Add isolating log record processor #4062

pellared · 2024-05-28T07:15:26Z

Why

Fixes #4010 (read the issue for more details)

The SDK SHOULD offer a way to make independent log processing. I find it as a missing feature that should be covered by by the specification.

What

This PR tries to achieve it in the following way:

SDK SHOULD provide an isolating processor allowing independent log processing pipelines. Source: Logs: Allow the registered processor to be an independent pipeline #4010 (comment)

This approach should be solving the issue at least for Java, .NET, Python, JavaScript, Go. This proposal should not make any existing log SDKs not compliant with the specification.

I think that the same approach could be also adopted in tracing for span processors (but I have not yet investigated it in depth).

Remarks

I created a separate issue for specifying whether (by default) a change to a record made in a processor is propagated to next registered processor. See #4065

pellared · 2024-05-28T15:24:34Z

SIG meeting notes.
TODOs based on quick review during the meeting:

Ensure that there is no conflict with Add ability for SpanProcessor to mutate spans on end #4024
Expand the description (e.g. describe the reasons, alternatives) to make reviewing easier.

yurishkuro

High level feedback:

(1) I think so far the specification for the SDKs was far more opinionated than this PR, by describing not only capabilities but the desired architecture, i.e. standard components like processor, exporter, and standard ways to wire them together.

I think "multiple pipelines" is a significant capability change that requires a description of the architecture. E.g. it may require bifurcating the processing chain, so how would that be achieved? I don't think this is enough to just say "allow making a copy of log record".
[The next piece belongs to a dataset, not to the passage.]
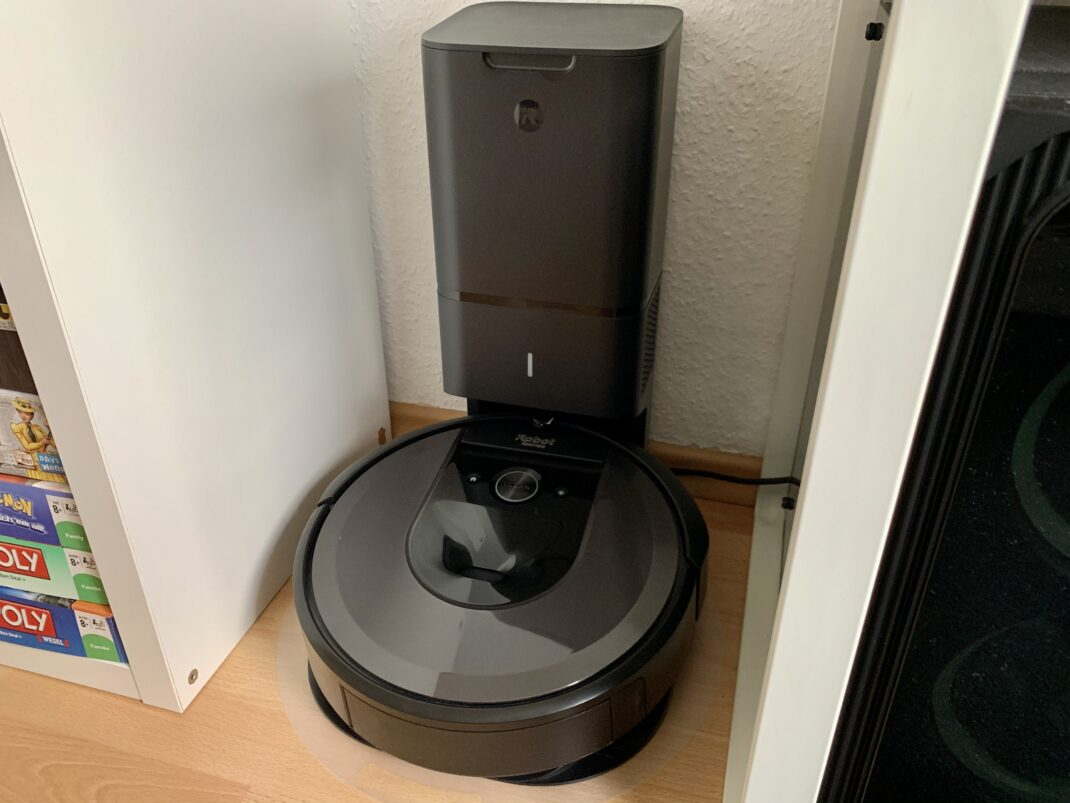 Die Absaug- und Ladestation des Roomba i7+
(2) Whose responsibility should it be to decide on parallel pipelines? Should it be happening just because of the implementation of specific components? Or should it be user-driven decision by setting up the parallel pipelines accordingly?

(3) Does this capability only make sense to logs, or to other signals as well? Why or why not? I think we should be consistent.

pellared · 2024-05-28T15:41:02Z

Regarding the relation to #4024

I would say that #4024 is a "retrofit" as the original OnEnd does not allow mutation of the span when it occurs that it is needed in some cases. The OnEmit already allows mutation of the log records. I do not see how this PR is in conflict with #4024.

CC @jmacd

specification/logs/sdk.md

pellared · 2024-05-28T16:52:03Z

High level feedback:

👍

(1) I think so far the specification for the SDKs was far more opinionated than this PR, by describing not only capabilities but the desired architecture, i.e. standard components like processor, exporter, and standard ways to wire them together.

I think "multiple pipelines" is a significant capability change that requires a description of the architecture. E.g. it may require bifurcating the processing chain, so how would that be achieved? I don't think this is enough to just say "allow making a copy of log record".

The biggest problem here is that almost stable Logs SDKs have already different architectures (and different ways of processing logs). I am not sure if e.g. Java, JavaScript .NET would like to say e.g. "before making a change in a processor, make a copy so that other processors are not affected". E.g. in Go we have a comment like this: "Before modifying a Record, the implementation must use Record.Clone to create a copy that shares no state with the original".

(2) Whose responsibility should it be to decide on parallel pipelines? Should it be happening just because of the implementation of specific components? Or should it be user-driven decision by setting up the parallel pipelines accordingly?

I am not sure if I follow. I think it can be both of "because of the implementation of specific components" and "user-driven decision by setting up the parallel pipelines" at the same time 😉

(3) Does this capability only make sense to logs, or to other signals as well? Why or why not? I think we should be consistent.

I think it makes sense for all signals. I will look into this.

At last, I think that this PR needs more feedback from other SDK maintainers.

jmacd

@pellared and @JonasKunz I'm trying to bring together your two proposals. It seems after reading this and #4024, there is a desire for OTel SDKs to support automatic "fanout" processors. I think I would rather see us specify that SDKs should support an idiomatic fanout processor which hides details related to avoiding shared-mutable references, copy-on-write protections, and so on.

specification/logs/sdk.md

CodeBlanch · 2024-05-29T22:26:27Z

My thoughts and perspective from .NET...

Originally we had an immutable structure LogRecord. Users asked for it to become mutable so we did that. .NET has a chained processor pipeline so all processors are called in the order added and all see the same mutable LogRecord.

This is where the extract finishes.